Copy every record below exactly as it stands.
[[ RECORDS FOR THE TASK, beginning ]]
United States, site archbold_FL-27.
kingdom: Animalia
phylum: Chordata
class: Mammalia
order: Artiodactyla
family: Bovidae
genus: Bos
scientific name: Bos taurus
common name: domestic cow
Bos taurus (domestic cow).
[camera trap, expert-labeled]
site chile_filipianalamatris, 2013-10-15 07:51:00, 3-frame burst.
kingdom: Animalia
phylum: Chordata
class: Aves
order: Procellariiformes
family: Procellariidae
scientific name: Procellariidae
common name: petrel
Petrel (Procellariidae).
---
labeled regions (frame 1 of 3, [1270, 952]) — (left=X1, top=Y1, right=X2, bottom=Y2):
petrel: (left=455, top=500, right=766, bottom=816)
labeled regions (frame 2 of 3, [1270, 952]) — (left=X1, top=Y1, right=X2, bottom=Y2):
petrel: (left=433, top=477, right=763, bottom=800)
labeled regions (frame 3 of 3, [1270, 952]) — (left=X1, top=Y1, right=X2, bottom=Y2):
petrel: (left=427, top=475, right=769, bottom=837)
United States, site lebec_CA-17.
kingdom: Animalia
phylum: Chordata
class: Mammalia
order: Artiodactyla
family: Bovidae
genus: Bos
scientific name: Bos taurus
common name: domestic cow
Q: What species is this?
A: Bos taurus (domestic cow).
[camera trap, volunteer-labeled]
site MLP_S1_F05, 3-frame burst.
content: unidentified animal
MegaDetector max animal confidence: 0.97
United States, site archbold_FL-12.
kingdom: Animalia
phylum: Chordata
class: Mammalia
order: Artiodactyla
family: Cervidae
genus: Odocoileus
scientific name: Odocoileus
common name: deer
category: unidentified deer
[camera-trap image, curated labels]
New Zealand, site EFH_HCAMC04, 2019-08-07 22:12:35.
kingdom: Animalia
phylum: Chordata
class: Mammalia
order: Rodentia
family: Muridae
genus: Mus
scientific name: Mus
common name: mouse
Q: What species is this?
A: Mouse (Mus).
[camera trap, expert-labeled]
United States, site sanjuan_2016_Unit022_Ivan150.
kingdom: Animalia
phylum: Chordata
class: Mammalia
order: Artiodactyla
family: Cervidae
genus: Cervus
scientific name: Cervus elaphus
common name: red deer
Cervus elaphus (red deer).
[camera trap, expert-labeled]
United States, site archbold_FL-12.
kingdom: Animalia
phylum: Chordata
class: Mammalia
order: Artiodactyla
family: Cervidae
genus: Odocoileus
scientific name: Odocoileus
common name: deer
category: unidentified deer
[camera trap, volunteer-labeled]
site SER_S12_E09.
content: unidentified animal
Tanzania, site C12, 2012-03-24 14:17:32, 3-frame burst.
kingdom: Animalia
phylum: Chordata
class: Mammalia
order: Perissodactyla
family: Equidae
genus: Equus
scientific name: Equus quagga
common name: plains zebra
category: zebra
[[ RECORDS FOR THE TASK, end ]]
**OUTPUT OF THE TASK:**
United States, site archbold_FL-27.
kingdom: Animalia
phylum: Chordata
class: Mammalia
order: Artiodactyla
family: Bovidae
genus: Bos
scientific name: Bos taurus
common name: domestic cow
Bos taurus (domestic cow).
[camera trap, expert-labeled]
site chile_filipianalamatris, 2013-10-15 07:51:00, 3-frame burst.
kingdom: Animalia
phylum: Chordata
class: Aves
order: Procellariiformes
family: Procellariidae
scientific name: Procellariidae
common name: petrel
Petrel (Procellariidae).
---
labeled regions (frame 1 of 3, [1270, 952]) — (left=X1, top=Y1, right=X2, bottom=Y2):
petrel: (left=455, top=500, right=766, bottom=816)
labeled regions (frame 2 of 3, [1270, 952]) — (left=X1, top=Y1, right=X2, bottom=Y2):
petrel: (left=433, top=477, right=763, bottom=800)
labeled regions (frame 3 of 3, [1270, 952]) — (left=X1, top=Y1, right=X2, bottom=Y2):
petrel: (left=427, top=475, right=769, bottom=837)
United States, site lebec_CA-17.
kingdom: Animalia
phylum: Chordata
class: Mammalia
order: Artiodactyla
family: Bovidae
genus: Bos
scientific name: Bos taurus
common name: domestic cow
Q: What species is this?
A: Bos taurus (domestic cow).
[camera trap, volunteer-labeled]
site MLP_S1_F05, 3-frame burst.
content: unidentified animal
MegaDetector max animal confidence: 0.97
United States, site archbold_FL-12.
kingdom: Animalia
phylum: Chordata
class: Mammalia
order: Artiodactyla
family: Cervidae
genus: Odocoileus
scientific name: Odocoileus
common name: deer
category: unidentified deer
[camera-trap image, curated labels]
New Zealand, site EFH_HCAMC04, 2019-08-07 22:12:35.
kingdom: Animalia
phylum: Chordata
class: Mammalia
order: Rodentia
family: Muridae
genus: Mus
scientific name: Mus
common name: mouse
Q: What species is this?
A: Mouse (Mus).
[camera trap, expert-labeled]
United States, site sanjuan_2016_Unit022_Ivan150.
kingdom: Animalia
phylum: Chordata
class: Mammalia
order: Artiodactyla
family: Cervidae
genus: Cervus
scientific name: Cervus elaphus
common name: red deer
Cervus elaphus (red deer).
[camera trap, expert-labeled]
United States, site archbold_FL-12.
kingdom: Animalia
phylum: Chordata
class: Mammalia
order: Artiodactyla
family: Cervidae
genus: Odocoileus
scientific name: Odocoileus
common name: deer
category: unidentified deer
[camera trap, volunteer-labeled]
site SER_S12_E09.
content: unidentified animal
Tanzania, site C12, 2012-03-24 14:17:32, 3-frame burst.
kingdom: Animalia
phylum: Chordata
class: Mammalia
order: Perissodactyla
family: Equidae
genus: Equus
scientific name: Equus quagga
common name: plains zebra
category: zebra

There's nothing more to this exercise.